The vast majority of this wealth anyway is concentrated in a small number of private hands. What all those who sell their bodily and mental energies for money (the vast majority of the population) get, unevenly distributed among them, is the tiny amount of wealth remaining. And here we have a third kind of poverty, the one mentioned at the beginning as being discernible to socialists. It is neither complete destitution nor life on low pay or the dole but the relative poverty of all the world’s workers, those who run the system from top to bottom and yet, whether “high- paid", “low-paid” or unemployed, see only a tiny fraction of the wealth they produce. In absolute terms they are far better off than their fellow workers of the last century, but in relative terms they are worse off. Their percentage share of the total wealth is considerably lower than that which went to their 19th century counterparts.
This helps to explain why workers’ pay never seems to be enough. Even on high wages, the drabness of their lives and the comparative shoddiness of their possessions are as nothing compared with the vast wealth on view everywhere around them and, in particular, with the supreme comfort and luxury in which the small minority who own most of the wealth and don’t depend on being employed for their livelihood, are able to live. Not of course that the attainment of wealth necessarily leads to great personal satisfaction. But this is the illusion that everything in our competitive set-up, in particular advertising and the media, conspires to create. Furthermore to a society permeated by economic insecurity (how many of us do not tremble for our jobs at some time in our lives?) and the mentality of getting ahead at the expense of others envy and the urge to get as much money as possible “behind you” while the going’s good is a perfectly comprehensible reaction.

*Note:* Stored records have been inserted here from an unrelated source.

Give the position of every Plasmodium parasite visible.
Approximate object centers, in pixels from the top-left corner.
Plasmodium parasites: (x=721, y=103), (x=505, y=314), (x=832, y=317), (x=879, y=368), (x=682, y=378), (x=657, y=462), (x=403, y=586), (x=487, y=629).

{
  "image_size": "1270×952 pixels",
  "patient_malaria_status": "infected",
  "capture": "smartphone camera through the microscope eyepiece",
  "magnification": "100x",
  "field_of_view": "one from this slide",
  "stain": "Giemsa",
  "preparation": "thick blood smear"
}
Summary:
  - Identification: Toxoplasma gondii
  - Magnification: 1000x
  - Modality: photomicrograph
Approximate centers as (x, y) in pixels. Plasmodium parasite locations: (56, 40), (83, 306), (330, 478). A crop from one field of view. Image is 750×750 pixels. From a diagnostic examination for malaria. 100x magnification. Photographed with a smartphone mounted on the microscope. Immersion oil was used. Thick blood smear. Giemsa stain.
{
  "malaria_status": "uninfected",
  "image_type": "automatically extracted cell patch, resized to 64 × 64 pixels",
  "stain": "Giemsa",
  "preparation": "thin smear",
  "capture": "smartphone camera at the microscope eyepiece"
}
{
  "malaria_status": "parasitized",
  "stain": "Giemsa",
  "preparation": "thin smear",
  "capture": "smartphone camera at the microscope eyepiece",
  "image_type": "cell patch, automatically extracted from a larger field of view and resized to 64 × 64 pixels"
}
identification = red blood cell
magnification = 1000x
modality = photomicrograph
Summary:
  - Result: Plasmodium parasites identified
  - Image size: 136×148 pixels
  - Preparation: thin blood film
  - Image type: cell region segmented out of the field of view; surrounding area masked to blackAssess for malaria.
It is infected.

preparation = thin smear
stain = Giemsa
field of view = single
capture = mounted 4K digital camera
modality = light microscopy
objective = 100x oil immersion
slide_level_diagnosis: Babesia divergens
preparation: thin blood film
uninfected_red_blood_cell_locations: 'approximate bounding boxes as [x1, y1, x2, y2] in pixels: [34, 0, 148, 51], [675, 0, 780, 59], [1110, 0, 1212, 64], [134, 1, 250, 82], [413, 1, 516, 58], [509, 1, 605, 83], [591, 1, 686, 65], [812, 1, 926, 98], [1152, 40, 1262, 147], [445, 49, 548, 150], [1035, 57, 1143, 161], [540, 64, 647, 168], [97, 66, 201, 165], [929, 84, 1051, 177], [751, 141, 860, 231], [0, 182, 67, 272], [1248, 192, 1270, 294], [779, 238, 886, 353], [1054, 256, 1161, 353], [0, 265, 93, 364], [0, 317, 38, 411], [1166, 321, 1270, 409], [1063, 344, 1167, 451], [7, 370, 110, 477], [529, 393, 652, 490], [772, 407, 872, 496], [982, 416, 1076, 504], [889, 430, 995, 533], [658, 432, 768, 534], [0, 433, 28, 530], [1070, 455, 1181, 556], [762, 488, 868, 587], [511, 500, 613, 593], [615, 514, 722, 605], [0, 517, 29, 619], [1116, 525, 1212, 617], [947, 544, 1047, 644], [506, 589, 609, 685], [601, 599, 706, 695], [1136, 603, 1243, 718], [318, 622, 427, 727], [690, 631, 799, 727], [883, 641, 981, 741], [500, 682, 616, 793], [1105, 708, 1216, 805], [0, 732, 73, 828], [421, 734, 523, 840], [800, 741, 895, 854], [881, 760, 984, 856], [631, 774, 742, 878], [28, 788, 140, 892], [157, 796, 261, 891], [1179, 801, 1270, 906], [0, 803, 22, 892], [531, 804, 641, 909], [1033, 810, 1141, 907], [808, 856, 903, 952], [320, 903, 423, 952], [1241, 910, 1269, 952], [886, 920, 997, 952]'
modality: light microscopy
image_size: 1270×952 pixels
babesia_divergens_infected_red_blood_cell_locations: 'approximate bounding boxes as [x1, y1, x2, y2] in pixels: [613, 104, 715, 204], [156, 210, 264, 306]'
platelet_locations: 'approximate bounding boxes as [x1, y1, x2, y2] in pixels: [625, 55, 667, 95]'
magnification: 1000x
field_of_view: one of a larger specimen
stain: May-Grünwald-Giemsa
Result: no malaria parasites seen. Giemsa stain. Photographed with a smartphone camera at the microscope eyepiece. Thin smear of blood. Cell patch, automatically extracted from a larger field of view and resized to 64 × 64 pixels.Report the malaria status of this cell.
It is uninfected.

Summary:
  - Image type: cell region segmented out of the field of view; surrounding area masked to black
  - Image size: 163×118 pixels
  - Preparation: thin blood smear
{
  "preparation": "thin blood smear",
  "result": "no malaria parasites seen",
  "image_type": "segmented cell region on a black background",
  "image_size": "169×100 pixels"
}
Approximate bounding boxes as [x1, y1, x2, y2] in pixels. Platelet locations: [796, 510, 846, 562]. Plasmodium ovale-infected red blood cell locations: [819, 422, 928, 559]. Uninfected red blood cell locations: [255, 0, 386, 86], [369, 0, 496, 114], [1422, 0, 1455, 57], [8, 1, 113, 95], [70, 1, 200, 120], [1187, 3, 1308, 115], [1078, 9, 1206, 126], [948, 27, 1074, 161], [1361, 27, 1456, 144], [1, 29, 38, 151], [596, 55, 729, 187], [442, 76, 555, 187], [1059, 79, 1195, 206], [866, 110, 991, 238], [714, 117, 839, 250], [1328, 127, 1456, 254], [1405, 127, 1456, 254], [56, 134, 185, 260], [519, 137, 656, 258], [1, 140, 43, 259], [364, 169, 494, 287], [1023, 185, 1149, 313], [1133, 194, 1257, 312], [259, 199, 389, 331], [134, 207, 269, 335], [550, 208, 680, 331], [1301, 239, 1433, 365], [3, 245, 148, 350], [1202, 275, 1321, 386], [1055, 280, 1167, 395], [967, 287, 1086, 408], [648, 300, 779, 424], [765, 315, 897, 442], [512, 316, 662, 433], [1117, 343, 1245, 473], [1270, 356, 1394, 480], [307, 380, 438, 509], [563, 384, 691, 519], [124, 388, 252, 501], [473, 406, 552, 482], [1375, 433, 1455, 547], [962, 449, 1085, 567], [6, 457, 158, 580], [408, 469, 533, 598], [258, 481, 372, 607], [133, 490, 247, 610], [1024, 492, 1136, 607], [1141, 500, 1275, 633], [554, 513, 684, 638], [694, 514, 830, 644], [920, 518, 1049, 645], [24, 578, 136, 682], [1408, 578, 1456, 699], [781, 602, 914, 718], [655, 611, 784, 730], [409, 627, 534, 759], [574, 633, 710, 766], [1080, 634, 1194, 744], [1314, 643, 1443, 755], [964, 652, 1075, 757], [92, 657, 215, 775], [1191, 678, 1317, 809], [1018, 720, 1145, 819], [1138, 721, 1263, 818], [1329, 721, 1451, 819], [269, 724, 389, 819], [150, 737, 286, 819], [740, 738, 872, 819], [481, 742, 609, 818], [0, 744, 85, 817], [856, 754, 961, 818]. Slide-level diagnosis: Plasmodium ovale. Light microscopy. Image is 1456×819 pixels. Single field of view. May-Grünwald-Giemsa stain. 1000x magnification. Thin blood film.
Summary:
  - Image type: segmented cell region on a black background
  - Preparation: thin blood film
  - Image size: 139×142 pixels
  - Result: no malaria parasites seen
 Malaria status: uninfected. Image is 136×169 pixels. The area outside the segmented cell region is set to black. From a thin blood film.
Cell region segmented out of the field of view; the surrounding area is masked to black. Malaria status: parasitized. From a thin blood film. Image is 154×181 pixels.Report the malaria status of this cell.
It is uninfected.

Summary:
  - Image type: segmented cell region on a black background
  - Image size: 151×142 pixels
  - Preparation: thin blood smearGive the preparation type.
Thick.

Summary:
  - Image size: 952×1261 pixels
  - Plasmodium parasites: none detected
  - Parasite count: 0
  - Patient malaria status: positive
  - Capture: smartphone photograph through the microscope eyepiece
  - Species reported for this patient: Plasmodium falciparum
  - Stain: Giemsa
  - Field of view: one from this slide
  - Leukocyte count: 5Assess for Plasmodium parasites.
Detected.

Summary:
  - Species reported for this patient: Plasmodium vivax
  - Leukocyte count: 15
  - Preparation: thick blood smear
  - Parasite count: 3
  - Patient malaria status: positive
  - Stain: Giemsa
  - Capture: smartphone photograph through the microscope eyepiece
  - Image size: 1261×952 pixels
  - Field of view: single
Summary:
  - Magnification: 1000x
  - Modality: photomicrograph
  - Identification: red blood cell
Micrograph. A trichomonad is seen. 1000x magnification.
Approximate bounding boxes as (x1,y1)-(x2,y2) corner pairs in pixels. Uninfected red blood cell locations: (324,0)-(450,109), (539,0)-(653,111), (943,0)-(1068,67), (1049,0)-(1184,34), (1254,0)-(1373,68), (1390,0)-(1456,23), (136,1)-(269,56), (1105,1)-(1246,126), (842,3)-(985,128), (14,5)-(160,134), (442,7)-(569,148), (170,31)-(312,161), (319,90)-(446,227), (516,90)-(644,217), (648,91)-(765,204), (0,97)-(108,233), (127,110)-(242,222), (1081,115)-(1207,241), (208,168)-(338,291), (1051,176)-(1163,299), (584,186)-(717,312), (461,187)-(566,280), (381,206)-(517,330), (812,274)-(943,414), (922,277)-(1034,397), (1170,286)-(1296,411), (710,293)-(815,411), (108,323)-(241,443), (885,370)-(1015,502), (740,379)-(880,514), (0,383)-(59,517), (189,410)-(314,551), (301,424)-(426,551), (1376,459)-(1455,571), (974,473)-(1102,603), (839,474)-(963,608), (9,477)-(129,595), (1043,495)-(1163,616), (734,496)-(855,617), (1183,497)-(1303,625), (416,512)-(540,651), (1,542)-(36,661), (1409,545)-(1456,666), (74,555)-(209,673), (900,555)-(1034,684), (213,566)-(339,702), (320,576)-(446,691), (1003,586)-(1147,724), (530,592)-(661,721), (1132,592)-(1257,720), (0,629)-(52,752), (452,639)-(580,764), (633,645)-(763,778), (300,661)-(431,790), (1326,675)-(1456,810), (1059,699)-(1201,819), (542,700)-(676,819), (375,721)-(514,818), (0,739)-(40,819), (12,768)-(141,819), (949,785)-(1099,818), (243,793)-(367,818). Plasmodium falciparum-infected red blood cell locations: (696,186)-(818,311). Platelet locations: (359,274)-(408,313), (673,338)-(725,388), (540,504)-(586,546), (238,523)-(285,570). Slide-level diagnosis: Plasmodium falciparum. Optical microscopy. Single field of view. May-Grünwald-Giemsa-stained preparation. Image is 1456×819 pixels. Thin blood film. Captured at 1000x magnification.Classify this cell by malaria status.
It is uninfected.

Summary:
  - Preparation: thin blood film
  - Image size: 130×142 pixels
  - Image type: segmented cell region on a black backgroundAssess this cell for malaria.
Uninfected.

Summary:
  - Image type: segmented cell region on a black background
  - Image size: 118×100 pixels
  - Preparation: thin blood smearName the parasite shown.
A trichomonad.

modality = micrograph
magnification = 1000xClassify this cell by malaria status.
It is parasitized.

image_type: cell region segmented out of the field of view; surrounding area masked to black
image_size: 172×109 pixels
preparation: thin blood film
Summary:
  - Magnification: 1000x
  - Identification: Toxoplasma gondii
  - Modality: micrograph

As an alternative to the system which produces and perpetuates poverty we have a completely different kind of society to propose, one which will do away with poverty in all its definitions. We propose a world community in which all the resources at man’s disposal are used to satisfy the needs of people, not of profits. There will be no poverty of any kind quite simply because all wealth will be owned in common and all persons will have free access to all goods. There will be no money, no employers, no wages, no frontiers. Only voluntary cooperation and economic equality In a society in which what you need will be readily available when you need it the “I want more” mentality will inevitably be absent. To achieve this change of society we need a revolution in ideas followed by a political revolution in which people by majority vote (not by minority violence) will usher out the present world system of buying and selling.